Tugas »
(1) Jawablah pertanyaan berikut berdasarkan bagian dokumen tentang asap di Palangka Raya.
(a) Sudah berapa lama asap menyelimuti Kota Palangka Raya?
(b) Bagaimana aktivitas masyarakat Kota Palangka Raya secara keseluruhan?
(c) Apa yang harus digunakan sebagian warga saat menjalankan aktivitas?
(2) Kumpulkan setiap baris catatan yang memuat kata "automatically", dengan membedakan huruf besar dan kecil.

Bagian Dokumen »

▼

Hampir
satu (1) bulan terakhir ini asap menyelimuti Kota cantik Palangka Raya,
wajahnya yang cantik kini telah tertutup gumpalan kabut putih dengan senyawa racun
yang ada didalamya. Secara keseluruhan aktivitas masyarakat Kota Palangka Raya
masih relatif berjalan normal dan sebagian warganya saat menjalankan aktivitas
harus mengunakan masker penutup hidup untuk menghambat masuknya asap kedalam
tubuh warga.

▲

Bahan Tugas »
▼

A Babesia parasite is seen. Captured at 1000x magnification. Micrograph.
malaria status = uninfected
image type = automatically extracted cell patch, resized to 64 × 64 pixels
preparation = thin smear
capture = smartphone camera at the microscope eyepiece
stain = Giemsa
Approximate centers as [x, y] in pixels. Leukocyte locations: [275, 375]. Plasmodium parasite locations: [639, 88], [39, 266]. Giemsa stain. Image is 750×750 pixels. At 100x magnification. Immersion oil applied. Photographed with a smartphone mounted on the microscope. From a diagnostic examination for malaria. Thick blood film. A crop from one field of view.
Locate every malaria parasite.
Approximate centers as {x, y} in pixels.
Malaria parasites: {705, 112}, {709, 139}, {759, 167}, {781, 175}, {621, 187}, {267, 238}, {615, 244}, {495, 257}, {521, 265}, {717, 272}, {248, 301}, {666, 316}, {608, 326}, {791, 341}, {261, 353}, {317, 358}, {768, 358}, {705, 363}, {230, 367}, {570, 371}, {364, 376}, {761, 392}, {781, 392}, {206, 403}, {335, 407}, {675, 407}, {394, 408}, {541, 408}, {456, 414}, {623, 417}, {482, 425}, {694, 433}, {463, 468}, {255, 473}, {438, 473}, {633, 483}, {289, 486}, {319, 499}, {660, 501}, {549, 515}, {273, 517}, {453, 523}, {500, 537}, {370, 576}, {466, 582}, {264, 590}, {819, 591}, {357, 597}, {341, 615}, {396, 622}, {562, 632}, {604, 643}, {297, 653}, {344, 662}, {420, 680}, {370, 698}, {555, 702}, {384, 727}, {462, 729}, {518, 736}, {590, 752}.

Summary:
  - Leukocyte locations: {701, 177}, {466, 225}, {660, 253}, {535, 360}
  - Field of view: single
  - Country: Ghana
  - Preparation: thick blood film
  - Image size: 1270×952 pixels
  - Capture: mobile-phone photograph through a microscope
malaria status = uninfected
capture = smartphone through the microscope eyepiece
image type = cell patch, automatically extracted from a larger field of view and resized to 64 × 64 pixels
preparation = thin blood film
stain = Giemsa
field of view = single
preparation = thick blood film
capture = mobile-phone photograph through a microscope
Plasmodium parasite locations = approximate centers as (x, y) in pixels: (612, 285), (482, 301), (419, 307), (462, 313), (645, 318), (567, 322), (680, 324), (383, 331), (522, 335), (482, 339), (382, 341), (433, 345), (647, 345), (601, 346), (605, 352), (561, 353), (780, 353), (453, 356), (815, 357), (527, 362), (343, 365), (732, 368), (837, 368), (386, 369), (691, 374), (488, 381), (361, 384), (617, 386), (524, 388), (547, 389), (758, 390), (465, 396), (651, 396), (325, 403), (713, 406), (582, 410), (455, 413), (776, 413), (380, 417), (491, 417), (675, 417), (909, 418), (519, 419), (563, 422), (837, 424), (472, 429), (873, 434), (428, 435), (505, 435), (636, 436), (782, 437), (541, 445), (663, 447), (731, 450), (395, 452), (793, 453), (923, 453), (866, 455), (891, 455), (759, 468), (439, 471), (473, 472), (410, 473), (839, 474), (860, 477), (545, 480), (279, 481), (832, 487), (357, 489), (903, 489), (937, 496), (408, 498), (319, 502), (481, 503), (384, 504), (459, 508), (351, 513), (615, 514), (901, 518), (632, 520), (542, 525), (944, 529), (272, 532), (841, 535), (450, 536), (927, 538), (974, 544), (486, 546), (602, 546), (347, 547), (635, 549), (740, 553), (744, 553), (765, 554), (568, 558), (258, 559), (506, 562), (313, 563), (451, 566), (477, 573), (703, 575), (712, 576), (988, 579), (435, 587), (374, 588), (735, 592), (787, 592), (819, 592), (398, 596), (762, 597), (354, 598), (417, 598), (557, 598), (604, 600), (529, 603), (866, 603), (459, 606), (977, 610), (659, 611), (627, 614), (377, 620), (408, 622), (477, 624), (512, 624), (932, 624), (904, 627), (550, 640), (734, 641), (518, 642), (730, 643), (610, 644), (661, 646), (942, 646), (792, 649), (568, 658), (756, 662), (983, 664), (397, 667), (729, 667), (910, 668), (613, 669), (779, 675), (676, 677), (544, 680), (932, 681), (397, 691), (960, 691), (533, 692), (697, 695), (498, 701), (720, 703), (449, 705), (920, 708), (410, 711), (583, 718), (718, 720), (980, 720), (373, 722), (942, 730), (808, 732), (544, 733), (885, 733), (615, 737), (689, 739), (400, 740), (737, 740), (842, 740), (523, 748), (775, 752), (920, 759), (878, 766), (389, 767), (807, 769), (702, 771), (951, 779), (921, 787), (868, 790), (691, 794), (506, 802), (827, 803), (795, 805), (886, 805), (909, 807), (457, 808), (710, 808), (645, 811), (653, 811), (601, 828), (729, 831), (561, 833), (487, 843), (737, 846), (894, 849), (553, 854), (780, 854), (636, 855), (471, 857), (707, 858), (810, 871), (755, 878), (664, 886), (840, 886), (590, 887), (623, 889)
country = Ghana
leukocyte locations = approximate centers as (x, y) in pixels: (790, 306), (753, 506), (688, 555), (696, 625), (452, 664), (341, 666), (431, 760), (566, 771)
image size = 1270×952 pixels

▲

Jawaban »
(1)
(a) Hampir satu bulan terakhir.
(b) Masih relatif berjalan normal.
(c) Masker.

(2)
image type = automatically extracted cell patch, resized to 64 × 64 pixels
image type = cell patch, automatically extracted from a larger field of view and resized to 64 × 64 pixels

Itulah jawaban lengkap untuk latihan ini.